“Amazonian Leapfrogging” tackles the ‘generational and Earth-defining’ challenge of safeguarding the Amazon

Miqueias Mugge and Rodrigo Simon ・ Princeton Institute for International and Regional Studies

The Amazonia region has more species of animals and plants than any other ecosystem and is home to hundreds of Indigenous groups. As one of the world’s largest carbon sinks, the rainforest faces a crisis of deforestation and biodiversity loss that imperils the world’s chances to avert the worst effects of climate change.

Princeton’s campus became a focal point in the effort to address the critical environmental and climate justice issues facing the Brazilian Amazon and its Indigenous peoples as top thinkers and stakeholders from Brazil gathered May 5-6 for the conference, “Amazonian Leapfrogging: Tackling the Climate Crisis and Social Inequality With Nature-Based Solutions.”

[Watch the full conference online]

“Safeguarding the Amazon is a generational and Earth-defining problem,” said co-organizer João Biehl, Princeton’s Susan Dod Brown Professor of Anthropology and director of the Princeton Brazil LAB. “Under an authoritarian government [in Brazil], we have witnessed an accelerated march of extractivism and illegality in the rainforest and extreme violence against Indigenous peoples amid generalized poor living standards.”

“We should remember that we cannot save nature unless we save the people protecting it,” said opening speaker Txai Suruí, a Brazilian Indigenous leader represented Brazil’s Amazonian peoples at COP26 in Glasgow in 2021. “Everyone must understand the importance of the forests and of Indigenous peoples in attaining climate justice and for the future of our planet. We need genuine, concrete action in order to keep on fighting for all of our lives.”

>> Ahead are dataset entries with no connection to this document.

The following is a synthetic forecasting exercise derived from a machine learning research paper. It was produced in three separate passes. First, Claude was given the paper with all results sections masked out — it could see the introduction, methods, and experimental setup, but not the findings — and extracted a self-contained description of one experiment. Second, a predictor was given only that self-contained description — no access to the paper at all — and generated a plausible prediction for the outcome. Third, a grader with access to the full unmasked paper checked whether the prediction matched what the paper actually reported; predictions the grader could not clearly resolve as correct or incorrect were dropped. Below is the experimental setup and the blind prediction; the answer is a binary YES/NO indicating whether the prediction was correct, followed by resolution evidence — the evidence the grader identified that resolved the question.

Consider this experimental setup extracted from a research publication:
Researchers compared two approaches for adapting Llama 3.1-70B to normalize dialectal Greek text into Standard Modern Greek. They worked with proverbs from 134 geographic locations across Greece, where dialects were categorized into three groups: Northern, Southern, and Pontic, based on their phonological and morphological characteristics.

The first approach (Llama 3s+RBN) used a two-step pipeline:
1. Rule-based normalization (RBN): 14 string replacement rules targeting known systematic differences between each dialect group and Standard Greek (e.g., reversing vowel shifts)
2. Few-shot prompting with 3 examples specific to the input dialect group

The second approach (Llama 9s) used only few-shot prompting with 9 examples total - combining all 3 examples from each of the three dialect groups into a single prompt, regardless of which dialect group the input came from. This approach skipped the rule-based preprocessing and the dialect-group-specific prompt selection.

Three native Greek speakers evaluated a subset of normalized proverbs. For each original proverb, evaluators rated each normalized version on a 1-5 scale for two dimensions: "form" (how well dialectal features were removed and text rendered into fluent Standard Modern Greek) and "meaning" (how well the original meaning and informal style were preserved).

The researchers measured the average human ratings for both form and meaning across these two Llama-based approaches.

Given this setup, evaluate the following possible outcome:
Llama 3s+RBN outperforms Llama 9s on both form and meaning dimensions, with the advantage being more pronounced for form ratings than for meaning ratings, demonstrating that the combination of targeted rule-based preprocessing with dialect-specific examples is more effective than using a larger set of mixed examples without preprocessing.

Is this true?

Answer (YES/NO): NO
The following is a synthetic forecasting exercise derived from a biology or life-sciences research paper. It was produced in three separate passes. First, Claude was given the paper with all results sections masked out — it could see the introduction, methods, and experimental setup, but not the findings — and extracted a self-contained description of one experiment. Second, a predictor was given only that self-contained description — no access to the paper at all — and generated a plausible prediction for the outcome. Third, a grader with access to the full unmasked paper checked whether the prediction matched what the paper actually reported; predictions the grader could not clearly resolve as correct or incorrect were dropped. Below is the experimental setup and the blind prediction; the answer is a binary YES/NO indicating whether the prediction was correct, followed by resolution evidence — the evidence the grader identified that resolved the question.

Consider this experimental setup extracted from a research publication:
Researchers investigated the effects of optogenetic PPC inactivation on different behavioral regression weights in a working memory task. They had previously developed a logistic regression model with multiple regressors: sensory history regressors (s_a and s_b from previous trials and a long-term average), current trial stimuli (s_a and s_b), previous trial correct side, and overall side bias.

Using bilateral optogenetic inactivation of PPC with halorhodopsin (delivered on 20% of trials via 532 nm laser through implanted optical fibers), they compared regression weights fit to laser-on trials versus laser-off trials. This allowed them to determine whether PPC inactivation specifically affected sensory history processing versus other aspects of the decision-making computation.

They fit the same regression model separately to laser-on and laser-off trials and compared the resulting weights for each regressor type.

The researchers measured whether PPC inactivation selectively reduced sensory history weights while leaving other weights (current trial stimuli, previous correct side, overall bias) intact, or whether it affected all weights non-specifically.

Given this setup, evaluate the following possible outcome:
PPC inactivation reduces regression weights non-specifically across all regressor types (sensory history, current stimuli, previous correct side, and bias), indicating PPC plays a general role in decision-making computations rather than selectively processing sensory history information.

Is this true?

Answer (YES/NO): NO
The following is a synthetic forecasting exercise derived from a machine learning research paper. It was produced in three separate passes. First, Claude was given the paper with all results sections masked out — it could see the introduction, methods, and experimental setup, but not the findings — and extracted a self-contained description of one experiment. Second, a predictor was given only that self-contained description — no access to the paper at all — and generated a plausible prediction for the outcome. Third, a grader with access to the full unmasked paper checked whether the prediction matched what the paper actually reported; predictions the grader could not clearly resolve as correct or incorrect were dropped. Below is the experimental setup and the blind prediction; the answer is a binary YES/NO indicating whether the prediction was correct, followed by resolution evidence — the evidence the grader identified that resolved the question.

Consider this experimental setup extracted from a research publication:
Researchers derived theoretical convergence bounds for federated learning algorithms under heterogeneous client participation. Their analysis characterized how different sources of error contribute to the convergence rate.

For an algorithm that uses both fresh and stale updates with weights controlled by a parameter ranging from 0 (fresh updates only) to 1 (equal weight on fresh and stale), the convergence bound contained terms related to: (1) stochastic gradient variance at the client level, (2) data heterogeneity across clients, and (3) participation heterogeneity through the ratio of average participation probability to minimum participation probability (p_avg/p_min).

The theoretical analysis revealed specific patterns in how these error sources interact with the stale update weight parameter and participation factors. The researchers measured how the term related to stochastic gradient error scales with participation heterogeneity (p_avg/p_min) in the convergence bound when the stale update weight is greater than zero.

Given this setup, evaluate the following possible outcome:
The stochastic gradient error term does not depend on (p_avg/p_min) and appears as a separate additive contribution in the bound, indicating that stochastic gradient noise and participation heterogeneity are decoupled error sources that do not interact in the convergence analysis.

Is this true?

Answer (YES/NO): NO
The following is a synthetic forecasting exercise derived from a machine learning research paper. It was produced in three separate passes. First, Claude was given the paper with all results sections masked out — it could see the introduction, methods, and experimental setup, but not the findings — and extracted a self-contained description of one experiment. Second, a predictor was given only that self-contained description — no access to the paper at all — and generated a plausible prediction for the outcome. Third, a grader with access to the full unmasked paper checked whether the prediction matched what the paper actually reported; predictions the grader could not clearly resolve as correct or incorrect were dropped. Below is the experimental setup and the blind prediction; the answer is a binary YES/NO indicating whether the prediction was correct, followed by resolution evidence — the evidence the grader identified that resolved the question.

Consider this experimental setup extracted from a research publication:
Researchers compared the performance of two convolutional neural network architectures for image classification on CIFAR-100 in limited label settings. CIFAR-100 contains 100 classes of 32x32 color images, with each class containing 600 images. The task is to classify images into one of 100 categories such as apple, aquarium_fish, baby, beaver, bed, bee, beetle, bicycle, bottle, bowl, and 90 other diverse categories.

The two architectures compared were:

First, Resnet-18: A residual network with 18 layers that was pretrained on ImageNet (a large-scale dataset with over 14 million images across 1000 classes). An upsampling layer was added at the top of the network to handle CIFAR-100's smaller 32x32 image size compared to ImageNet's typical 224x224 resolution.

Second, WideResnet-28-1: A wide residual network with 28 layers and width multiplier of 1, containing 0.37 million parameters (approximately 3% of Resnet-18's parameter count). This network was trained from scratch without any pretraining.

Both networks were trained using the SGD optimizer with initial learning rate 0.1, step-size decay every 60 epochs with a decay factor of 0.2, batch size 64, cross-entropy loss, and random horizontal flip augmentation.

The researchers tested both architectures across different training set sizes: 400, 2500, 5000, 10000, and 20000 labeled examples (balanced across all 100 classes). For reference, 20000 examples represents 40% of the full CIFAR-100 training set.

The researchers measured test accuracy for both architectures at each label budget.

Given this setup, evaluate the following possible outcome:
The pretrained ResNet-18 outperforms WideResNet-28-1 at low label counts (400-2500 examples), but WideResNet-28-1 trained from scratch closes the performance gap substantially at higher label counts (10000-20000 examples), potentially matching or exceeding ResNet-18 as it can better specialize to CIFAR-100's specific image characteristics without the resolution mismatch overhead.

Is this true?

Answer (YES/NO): YES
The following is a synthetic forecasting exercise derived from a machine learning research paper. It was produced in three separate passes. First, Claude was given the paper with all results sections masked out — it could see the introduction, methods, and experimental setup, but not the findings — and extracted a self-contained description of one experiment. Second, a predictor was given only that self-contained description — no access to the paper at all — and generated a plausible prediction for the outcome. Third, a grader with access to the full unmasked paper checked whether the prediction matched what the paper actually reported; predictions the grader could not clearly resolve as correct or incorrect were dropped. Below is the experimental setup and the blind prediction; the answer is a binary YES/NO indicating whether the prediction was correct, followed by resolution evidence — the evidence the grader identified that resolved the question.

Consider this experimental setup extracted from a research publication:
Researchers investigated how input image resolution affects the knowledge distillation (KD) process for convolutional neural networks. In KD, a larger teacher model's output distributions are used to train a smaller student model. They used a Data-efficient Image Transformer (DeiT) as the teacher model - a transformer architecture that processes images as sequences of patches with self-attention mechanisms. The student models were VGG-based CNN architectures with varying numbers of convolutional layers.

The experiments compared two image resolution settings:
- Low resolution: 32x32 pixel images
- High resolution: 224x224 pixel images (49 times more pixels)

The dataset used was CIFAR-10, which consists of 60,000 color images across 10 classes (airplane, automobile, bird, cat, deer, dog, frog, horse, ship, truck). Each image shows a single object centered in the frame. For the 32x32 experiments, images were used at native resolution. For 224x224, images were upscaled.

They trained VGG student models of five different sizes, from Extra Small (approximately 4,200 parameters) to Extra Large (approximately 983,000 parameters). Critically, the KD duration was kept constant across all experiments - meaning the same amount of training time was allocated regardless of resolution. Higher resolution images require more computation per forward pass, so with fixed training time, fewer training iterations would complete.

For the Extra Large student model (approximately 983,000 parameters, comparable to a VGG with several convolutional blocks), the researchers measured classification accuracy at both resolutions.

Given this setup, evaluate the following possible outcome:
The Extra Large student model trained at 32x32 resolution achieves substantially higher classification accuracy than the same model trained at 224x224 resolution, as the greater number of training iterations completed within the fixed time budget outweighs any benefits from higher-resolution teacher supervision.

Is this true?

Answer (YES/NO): YES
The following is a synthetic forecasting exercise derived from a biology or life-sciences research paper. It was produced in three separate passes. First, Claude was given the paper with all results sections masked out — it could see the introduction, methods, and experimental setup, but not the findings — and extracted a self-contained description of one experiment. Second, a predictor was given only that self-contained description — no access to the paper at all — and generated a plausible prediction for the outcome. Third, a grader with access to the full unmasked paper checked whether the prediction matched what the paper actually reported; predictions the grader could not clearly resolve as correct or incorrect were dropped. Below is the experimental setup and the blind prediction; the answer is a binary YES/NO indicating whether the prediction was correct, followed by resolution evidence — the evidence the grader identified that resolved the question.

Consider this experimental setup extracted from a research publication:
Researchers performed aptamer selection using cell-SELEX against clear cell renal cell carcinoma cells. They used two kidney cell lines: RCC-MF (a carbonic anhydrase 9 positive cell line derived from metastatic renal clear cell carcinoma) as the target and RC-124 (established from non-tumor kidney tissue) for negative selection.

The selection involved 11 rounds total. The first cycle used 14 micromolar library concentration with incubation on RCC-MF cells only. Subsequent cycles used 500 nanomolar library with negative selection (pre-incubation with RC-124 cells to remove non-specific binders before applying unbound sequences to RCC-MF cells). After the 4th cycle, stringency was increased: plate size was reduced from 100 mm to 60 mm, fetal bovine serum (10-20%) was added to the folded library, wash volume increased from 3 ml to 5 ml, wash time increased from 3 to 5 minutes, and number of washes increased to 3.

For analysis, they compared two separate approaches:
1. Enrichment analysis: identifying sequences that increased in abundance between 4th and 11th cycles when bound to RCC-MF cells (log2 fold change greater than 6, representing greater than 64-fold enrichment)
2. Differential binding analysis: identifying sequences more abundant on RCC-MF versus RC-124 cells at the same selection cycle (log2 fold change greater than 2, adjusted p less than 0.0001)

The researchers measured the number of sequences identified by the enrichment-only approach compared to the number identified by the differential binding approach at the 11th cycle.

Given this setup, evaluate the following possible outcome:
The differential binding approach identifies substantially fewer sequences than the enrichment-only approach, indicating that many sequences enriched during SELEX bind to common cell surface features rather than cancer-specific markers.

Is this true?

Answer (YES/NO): YES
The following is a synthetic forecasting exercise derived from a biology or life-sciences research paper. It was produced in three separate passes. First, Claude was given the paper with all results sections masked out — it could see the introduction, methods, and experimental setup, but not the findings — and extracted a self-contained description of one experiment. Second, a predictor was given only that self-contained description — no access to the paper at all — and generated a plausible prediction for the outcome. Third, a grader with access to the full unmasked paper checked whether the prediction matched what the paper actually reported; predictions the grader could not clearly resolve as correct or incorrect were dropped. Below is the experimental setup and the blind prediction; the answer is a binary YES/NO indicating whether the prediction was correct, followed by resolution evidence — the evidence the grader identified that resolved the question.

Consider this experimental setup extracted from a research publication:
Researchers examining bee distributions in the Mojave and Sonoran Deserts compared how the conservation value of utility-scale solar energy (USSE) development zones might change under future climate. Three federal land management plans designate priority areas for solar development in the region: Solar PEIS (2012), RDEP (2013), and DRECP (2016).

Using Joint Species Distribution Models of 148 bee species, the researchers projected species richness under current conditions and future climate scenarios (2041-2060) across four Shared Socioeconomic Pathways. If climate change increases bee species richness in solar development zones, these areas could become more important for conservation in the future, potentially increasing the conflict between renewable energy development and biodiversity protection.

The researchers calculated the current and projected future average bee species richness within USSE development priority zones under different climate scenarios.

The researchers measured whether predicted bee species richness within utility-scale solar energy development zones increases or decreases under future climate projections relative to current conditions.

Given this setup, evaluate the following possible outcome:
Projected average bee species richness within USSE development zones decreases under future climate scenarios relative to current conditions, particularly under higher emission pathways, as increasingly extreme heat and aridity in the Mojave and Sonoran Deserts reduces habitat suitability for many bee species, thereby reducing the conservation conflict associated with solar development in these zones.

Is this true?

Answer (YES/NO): NO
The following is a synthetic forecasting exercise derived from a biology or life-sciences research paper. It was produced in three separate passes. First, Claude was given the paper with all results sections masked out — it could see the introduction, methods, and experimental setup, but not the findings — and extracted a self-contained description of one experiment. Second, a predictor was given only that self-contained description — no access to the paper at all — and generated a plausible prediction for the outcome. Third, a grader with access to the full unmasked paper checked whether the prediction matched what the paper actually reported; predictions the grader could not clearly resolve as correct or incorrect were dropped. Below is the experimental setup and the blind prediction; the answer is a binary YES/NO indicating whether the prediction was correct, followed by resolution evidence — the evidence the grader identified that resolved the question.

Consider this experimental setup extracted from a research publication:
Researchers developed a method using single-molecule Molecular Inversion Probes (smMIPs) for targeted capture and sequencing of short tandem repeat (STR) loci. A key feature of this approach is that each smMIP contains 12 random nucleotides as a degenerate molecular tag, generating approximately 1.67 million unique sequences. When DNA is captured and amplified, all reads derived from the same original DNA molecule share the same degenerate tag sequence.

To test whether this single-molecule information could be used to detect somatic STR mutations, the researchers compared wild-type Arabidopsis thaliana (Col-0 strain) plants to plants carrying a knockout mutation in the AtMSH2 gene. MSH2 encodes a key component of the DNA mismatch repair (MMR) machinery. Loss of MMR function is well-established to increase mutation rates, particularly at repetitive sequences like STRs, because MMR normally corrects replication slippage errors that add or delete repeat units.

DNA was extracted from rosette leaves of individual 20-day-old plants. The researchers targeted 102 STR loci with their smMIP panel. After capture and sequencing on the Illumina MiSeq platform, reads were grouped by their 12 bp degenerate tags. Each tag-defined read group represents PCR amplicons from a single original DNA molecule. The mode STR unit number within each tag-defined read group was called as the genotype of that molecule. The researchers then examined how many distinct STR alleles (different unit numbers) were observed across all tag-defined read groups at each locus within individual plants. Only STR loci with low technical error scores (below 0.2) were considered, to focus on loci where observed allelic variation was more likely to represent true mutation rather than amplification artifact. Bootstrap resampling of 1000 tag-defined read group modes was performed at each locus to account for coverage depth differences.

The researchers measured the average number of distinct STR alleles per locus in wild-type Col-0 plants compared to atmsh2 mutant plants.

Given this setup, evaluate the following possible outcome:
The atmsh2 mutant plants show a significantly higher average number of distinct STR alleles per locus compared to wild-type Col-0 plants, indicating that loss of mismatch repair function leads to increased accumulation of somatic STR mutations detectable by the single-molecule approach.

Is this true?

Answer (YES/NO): YES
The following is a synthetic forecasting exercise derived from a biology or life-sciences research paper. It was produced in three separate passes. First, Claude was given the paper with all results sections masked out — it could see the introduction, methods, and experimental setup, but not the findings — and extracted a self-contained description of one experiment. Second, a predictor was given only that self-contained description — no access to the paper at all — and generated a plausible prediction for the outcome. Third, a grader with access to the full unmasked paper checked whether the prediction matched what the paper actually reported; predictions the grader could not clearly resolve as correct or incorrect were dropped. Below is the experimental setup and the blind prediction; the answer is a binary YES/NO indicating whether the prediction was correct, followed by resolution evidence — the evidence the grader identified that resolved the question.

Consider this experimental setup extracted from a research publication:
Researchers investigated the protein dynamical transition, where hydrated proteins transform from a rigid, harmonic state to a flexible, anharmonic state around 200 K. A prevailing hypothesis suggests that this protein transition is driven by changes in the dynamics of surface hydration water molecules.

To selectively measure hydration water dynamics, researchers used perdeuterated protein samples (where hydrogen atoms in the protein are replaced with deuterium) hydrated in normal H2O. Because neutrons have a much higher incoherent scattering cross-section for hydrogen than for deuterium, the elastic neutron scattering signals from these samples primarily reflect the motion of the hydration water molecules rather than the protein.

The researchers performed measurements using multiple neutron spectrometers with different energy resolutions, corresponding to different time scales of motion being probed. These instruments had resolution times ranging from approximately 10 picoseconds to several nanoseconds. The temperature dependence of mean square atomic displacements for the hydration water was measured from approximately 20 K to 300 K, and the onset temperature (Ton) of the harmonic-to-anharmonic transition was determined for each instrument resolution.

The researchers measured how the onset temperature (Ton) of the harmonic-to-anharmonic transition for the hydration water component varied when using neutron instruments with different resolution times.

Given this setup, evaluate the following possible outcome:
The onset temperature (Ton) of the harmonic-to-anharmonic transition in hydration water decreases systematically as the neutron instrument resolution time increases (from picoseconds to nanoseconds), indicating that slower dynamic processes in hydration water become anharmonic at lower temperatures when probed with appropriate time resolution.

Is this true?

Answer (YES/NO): YES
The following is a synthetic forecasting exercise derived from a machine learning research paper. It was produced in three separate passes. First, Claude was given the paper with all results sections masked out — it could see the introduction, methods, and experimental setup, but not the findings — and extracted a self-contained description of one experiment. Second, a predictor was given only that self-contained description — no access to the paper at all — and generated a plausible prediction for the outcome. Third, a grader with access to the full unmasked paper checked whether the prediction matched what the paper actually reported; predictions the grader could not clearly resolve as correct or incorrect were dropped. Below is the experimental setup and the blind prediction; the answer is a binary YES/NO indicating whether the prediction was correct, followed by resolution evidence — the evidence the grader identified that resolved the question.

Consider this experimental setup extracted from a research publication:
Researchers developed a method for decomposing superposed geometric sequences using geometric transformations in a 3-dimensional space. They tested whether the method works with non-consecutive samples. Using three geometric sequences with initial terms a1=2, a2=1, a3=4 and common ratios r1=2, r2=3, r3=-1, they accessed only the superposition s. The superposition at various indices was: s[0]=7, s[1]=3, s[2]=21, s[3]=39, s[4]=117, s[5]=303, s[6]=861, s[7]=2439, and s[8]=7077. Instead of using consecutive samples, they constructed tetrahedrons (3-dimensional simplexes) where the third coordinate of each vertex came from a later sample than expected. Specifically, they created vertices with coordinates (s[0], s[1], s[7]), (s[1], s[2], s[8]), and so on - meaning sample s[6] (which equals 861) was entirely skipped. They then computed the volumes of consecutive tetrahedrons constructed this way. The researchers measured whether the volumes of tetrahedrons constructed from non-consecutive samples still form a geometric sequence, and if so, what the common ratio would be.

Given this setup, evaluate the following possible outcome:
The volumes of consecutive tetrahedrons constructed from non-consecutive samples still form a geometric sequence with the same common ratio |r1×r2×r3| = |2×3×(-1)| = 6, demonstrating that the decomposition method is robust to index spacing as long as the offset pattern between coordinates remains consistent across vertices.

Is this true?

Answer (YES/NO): NO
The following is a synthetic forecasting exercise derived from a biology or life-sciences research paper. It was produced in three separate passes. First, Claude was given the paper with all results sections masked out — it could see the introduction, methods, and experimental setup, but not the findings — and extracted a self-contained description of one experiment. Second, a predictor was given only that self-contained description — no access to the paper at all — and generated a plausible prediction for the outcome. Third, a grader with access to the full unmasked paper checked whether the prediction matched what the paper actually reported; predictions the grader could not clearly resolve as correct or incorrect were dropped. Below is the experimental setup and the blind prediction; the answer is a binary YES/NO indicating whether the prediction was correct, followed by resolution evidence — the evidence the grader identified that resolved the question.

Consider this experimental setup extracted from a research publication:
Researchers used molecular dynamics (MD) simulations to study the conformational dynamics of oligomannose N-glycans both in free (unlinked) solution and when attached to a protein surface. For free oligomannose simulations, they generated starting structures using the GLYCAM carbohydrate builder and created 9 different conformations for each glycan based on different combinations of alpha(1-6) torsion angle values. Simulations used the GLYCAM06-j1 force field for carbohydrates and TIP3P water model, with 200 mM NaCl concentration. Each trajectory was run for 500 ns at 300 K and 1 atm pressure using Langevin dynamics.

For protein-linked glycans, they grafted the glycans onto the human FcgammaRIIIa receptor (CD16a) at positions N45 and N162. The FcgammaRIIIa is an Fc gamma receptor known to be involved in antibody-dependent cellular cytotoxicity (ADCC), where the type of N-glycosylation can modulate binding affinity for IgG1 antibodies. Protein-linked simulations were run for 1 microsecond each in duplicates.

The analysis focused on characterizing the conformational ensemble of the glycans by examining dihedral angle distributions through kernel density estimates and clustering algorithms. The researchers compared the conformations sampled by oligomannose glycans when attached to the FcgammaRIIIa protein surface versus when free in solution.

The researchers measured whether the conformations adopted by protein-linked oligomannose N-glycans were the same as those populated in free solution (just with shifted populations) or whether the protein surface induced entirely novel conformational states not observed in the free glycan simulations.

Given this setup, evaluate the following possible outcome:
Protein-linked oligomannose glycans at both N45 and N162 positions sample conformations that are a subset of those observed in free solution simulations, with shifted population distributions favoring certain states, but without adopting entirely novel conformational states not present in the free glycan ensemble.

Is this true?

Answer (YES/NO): YES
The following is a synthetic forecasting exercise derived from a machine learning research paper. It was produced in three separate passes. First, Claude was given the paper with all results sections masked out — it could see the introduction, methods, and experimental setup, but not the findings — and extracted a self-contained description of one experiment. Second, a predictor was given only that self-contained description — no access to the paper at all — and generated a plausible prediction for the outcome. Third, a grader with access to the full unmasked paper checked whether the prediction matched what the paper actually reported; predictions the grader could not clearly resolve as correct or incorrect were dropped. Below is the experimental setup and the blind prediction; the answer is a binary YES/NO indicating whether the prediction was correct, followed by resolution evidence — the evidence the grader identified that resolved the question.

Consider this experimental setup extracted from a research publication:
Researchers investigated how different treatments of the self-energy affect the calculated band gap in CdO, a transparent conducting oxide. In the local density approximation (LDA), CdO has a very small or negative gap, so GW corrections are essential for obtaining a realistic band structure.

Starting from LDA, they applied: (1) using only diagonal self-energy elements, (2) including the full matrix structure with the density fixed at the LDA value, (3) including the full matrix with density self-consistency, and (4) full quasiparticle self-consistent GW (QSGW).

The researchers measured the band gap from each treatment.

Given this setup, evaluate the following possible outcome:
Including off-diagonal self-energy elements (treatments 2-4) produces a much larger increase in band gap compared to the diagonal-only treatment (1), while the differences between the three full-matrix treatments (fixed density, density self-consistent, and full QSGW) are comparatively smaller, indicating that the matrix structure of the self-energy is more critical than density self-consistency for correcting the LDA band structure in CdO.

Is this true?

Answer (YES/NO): NO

HMEI Director Gabriel Vecchi (standing) described the Amazon as a “complex interactive problem” in his address to conference attendees. He was joined by conference co-organizer Beto Veríssimo (left); Brazilian Indigenous leader Txai Suruí (near right); Amaney Jamal (middle right), dean of the Princeton School of Public and International Affairs; and João Biehl (right), director of the Brazil LAB. (Photo by Sameer Khan, Fotobuddy)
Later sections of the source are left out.